Recent advancements in edge computing devices have gained significant popularity due to their low latency and cost-effectiveness. These devices play a crucial role in applications such as real-time monitoring, autonomous systems, and IoT, where processing data locally at the edge reduces the need for constant communication with cloud servers. However, the limited computing power of edge devices constrains their energy efficiency, necessitating more efficient processor designs at the edge. To address this issue, Processing-in-Memory (PIM) architectures have been proposed, integrating computation logic directly within the memory to reduce data movement from the CPU. This research interests includes develops in various memory circuit designs including, SRAM, embedded-Flash memory, MRAM, and etc. for various applications including, inference, training, verification and etc.
Memory Computing Macro ICs
Our research group has focused on low-power computing-in-memory (CIM) designs that integrate both memory and processing within a unified architecture. We have explored a wide range of memory technologies, including SRAM and embedded Flash, to support diverse application requirements. Additionally, we utilize in-memory computing techniques that leverage analog-digital converters (ADC) and time-to-digital converters (TDC) for efficient data processing. These techniques aim to reduce energy consumption while enabling high-throughput computing at the edge.

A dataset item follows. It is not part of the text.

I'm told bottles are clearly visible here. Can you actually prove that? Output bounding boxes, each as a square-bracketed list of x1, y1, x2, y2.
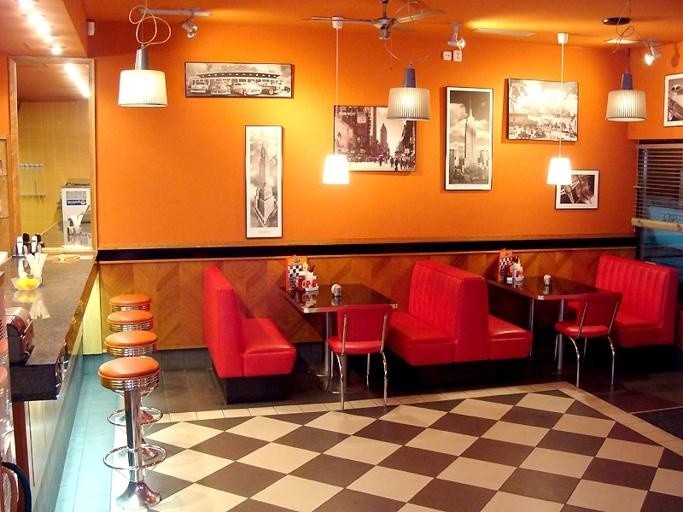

Domain-Specific Accelerator ICs
Our research group has developed application-specific accelerator ICs tailored for biomedical and AI-driven tasks. These include spike sorting classifiers for neural signal processing, seizure detection and classification systems for healthcare monitoring, and neural network verification engines for evaluating the robustness of neural networks. By optimizing both algorithm and circuit design, we aim to achieve high accuracy with low power consumption.
Computing Architecture
Implementation of specific circuit techniques can significantly enhance both the energy efficiency and computational performance of edge systems. Beyond low-level hardware optimizations, architectural approaches such as software-hardware co-design play a critical role in overall system improvement. This research explores algorithm-hardware co-design strategies that align the computational model with underlying hardware constraints to improve system efficiency.